I think you would be very, very surprised to find out which very large companies (and government agencies) use Windows for very critical applications. I'm not a Windows fan, but making black & white judgements and blanket statements don't help anyone.

I sell & install enterprise-grade software for a living and I have to tell you that the market is as fragmented and opinionated as individual posters on sites like this. There are die-hard Windows shops, and die-hard UNIX shops. They all have their reasons. In my case, I recommend to most of our customers that they use the Linux or Solaris verions of our product, because with our particular software they happen to be the better choices, but that is not true of all software or for all situations.

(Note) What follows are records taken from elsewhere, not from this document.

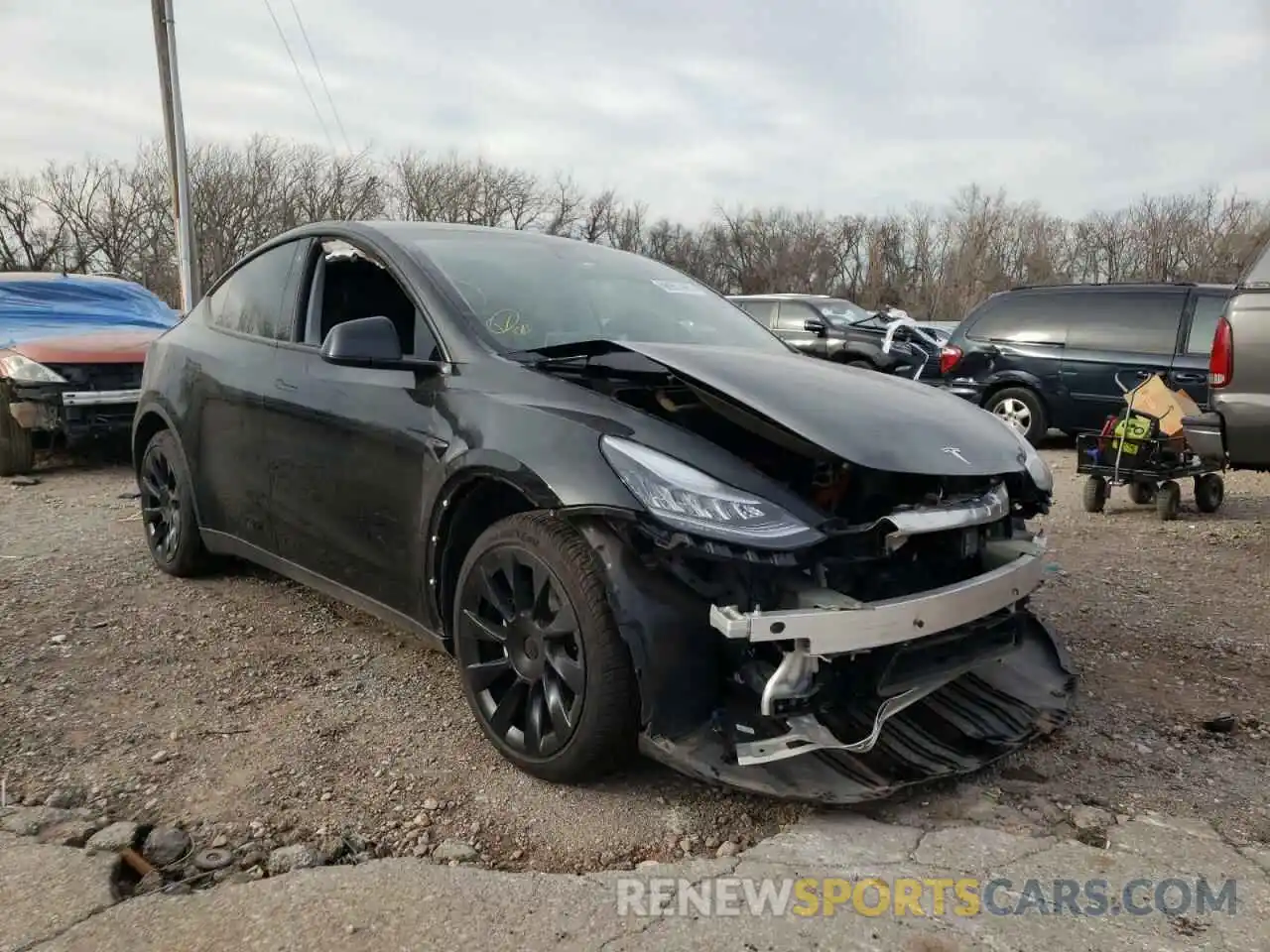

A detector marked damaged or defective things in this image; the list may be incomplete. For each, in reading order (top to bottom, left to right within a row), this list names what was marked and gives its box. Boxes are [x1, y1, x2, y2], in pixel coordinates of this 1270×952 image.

dented body panel [136, 222, 1072, 807]
crashed black car [134, 223, 1077, 807]
black damaged tesla [134, 223, 1077, 807]
damaged front end [566, 360, 1072, 807]
broken plastic trim [710, 540, 1046, 659]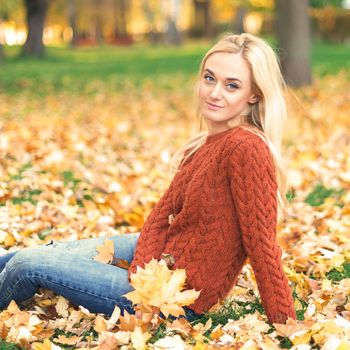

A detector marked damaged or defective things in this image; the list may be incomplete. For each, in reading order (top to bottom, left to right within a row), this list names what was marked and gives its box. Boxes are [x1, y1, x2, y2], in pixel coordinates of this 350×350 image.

rust knit sweater [129, 126, 298, 326]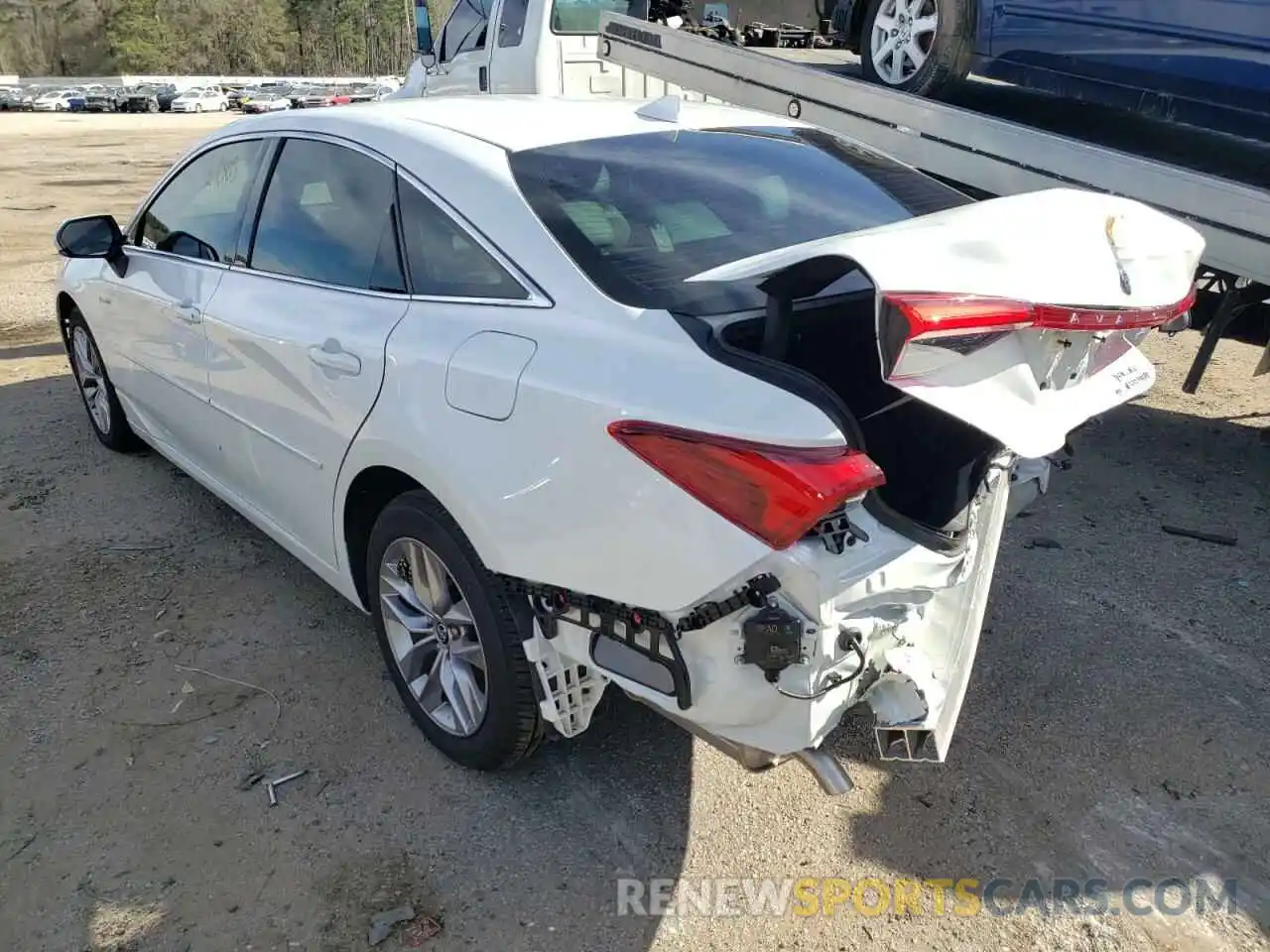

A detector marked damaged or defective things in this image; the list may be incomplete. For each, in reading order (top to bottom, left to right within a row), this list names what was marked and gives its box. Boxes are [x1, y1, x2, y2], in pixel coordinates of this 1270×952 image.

I'll still recommend our Windows software to customers who don't have anyone skilled at administering UNIX-like systems.

PS for all the touting of "flexibility" of Linux in recompiling things from source, guess how many times I have seen a true customized kernel running on a server in an enterprise environment? Zero. Enterprise organizations do not want non-standard stuff. They want 100% stock software so that it's fully supported by the vendor. The only shops that actually do build custom kernels are vendors who build network devices, such as the company I work for. Even then we haven't done anything very drastic to the kernels on the systems we ship. We start from a base SLES installation and peel away the pieces we don't need and make a few minor modifications to the kernel config, but it's probably 95% standard SLES. There are very, very few companies who actually drastically customize the kernel even for what you might consider ver specialized network devices.

So yeah, the benefits of Linux don't really have to do with the flexibility. In most cases the reason shops use Linux is because it's cheaper (from a licensing standpoint) than Windows or commercial UNIX, or because they believe it's easier to secure than Windows servers (read as: they think they don't have to patch as often, i.e. it's cheaper).